As with the frameworks internal and external complexity must be untangled 1-4 (p.124?). I can laugh now, did I really try to marry up Order - Disorder :: Simple - Complex (complicated?) to the domains of Hodges' model? So often reading philosophy, you feel an imposter playing games with words, as in: 'different similarities' and 'similar differences' (p.125). But of course, this is serious scholarship. Especially, when it involves lines, a rough circle, segments and dimensions: disorder becomes different degrees of order. Page 126 delivers Deleuze in spades, Ross pulls his thoughts together. It is fitting for me that Ross closes chapter 4 with a nod to transdisciplinarity.
Chapter 5 deals with symmetry and disymmetry; indifference and difference; limits and non-locality. There is an argument to follow (p.133). With 'group theory' mentioned on p.131, I've a lot of things to 'look up' [topology too]. Despite appearances I recognise the lack of symmetry in Hodges' model. This is what the situation does (practice) and means (theory): 'There is no reason under the sun which can rely on perfect symmetry' (p.135). Where do/can we locate 'spooky action at a distance' in Hodges' model (p.140)?
The Higgs role! Who knew? 'the speed of light. It represents a retardation.' Thanks Bill Ross, fascinating pp. 135-174. Plus, axes too. Note to self: when we die do we 'simply' set sail on the Dirac Sea? Attending the Bill Ross Memorial Workshop – BSP Special Event 2025 last September:
https://hodges-model.blogspot.com/2025/09/bill-ross-memorial-workshop.html the esteem .. and love .. that Bill Ross engendered in the people that knew him. The preface refers to chats in university cafes. How I wish. I wonder what Bill would have made of Hodges' model and the ongoing project here? Vitally, I get a distinct sense that he would have found time to listen ...

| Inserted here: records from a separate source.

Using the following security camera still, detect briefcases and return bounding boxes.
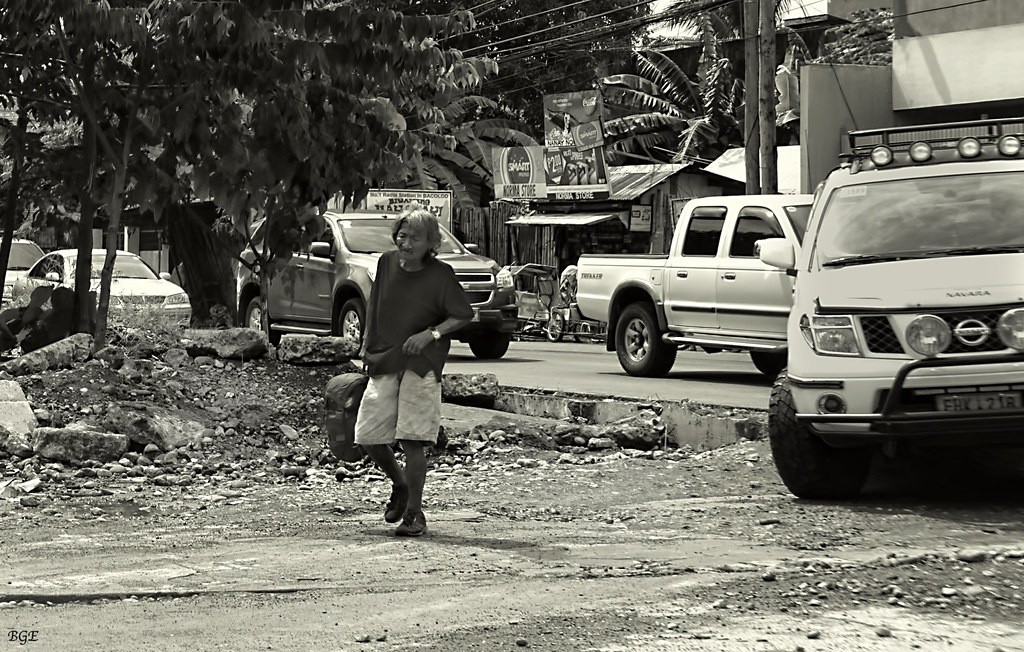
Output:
[323,363,370,462]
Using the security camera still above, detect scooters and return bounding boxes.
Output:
[505,259,599,344]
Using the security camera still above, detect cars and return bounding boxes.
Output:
[238,207,517,361]
[16,247,192,336]
[1,237,47,312]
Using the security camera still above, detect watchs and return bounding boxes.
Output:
[428,325,441,342]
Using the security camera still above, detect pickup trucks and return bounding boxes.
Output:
[575,195,828,379]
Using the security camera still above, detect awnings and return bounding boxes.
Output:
[505,211,615,228]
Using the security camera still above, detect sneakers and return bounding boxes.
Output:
[383,483,409,523]
[394,509,428,538]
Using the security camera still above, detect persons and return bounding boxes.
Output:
[354,204,475,536]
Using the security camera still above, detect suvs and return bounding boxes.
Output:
[768,115,1024,504]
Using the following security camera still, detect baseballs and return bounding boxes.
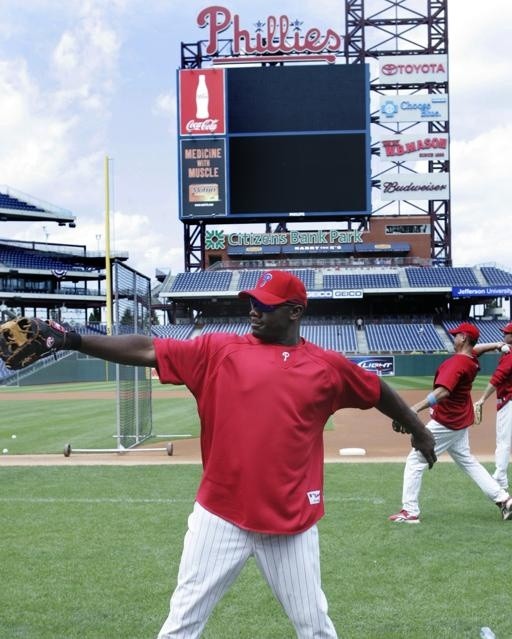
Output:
[501,344,511,354]
[11,435,17,440]
[3,449,9,454]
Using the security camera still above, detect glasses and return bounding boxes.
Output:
[250,297,296,312]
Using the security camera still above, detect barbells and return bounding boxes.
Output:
[64,442,173,457]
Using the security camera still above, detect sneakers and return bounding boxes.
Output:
[492,474,508,489]
[496,496,512,520]
[390,508,420,524]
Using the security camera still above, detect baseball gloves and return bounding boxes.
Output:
[473,399,484,425]
[392,407,417,434]
[0,316,81,370]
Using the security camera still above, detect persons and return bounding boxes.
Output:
[1,267,437,638]
[386,320,512,524]
[473,322,512,490]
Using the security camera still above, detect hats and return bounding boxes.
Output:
[239,271,307,305]
[448,322,480,338]
[501,323,512,333]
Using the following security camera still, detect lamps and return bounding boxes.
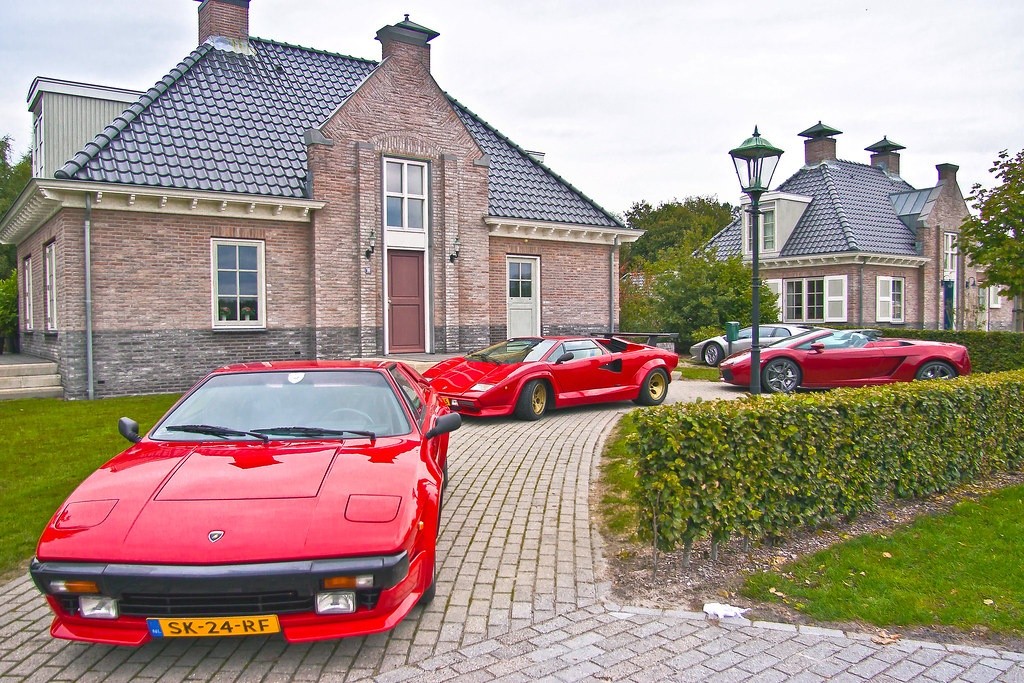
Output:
[939,274,953,289]
[448,234,460,263]
[364,228,376,260]
[966,276,977,290]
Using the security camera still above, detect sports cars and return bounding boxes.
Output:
[719,330,976,394]
[28,358,462,647]
[690,321,837,367]
[413,337,679,422]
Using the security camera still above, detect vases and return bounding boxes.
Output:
[244,315,250,321]
[220,315,226,321]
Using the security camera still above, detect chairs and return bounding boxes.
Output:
[841,332,868,348]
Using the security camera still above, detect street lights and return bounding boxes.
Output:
[725,124,791,397]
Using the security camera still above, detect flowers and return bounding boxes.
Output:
[219,307,231,315]
[240,306,255,316]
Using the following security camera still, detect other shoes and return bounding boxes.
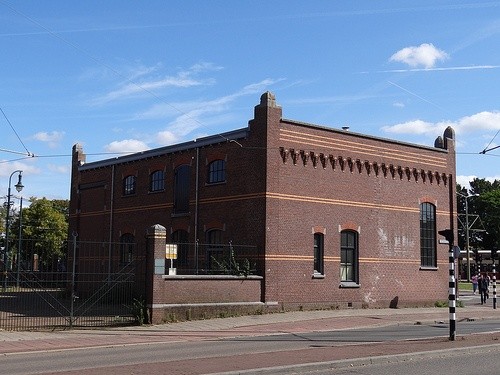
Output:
[473,292,475,294]
[484,300,486,303]
[481,301,483,305]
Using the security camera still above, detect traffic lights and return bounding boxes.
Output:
[437,229,454,243]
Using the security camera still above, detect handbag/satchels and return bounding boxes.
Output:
[486,288,490,299]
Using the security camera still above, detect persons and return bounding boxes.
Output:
[472,274,478,295]
[478,275,488,304]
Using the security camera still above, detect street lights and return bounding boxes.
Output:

'Bill Ross (1964 – 2022) had interests ranging widely across contemporary philosophy and culture, with a particular interest in the relations between science and philosophy. As managing editor, he was the driving force behind Clinamen Press, which in the early 2000s published new works by contemporary philosophers, and English translation of important works by continental philosophers such as Henri Bergson, Gaston Bachelard and Michel Serres. He completed his PhD in philosophy at Staffordshire University, where he taught on the MA in the Philosophy of Nature, Information, and Technology. Bill had a lifelong passion for the connections between science and philosophy, on which he had published several important articles. Bill was working on a monograph on the philosophy and science of Deleuzian cosmology, which was has been posthumously published by Edinburgh University Press. This event is to celebrate Bill’s book and his life, and to allow his friends, his colleagues, and anyone interested in his work or the topics and issues addressed by his work to continue the conversation that Bill’s work inspires.'
https://www.thebsp.org.uk/bill-ross-memorial-workshop-deleuzian-cosmologies/
Many thanks again to Edinburgh University Press for my copy - a keeper! Bill Ross RIP.
Bill Ross (2024) Order and the Virtual: The Philosophy and Science of Deleuzian Cosmology. Edinburgh: Edinburgh University Press.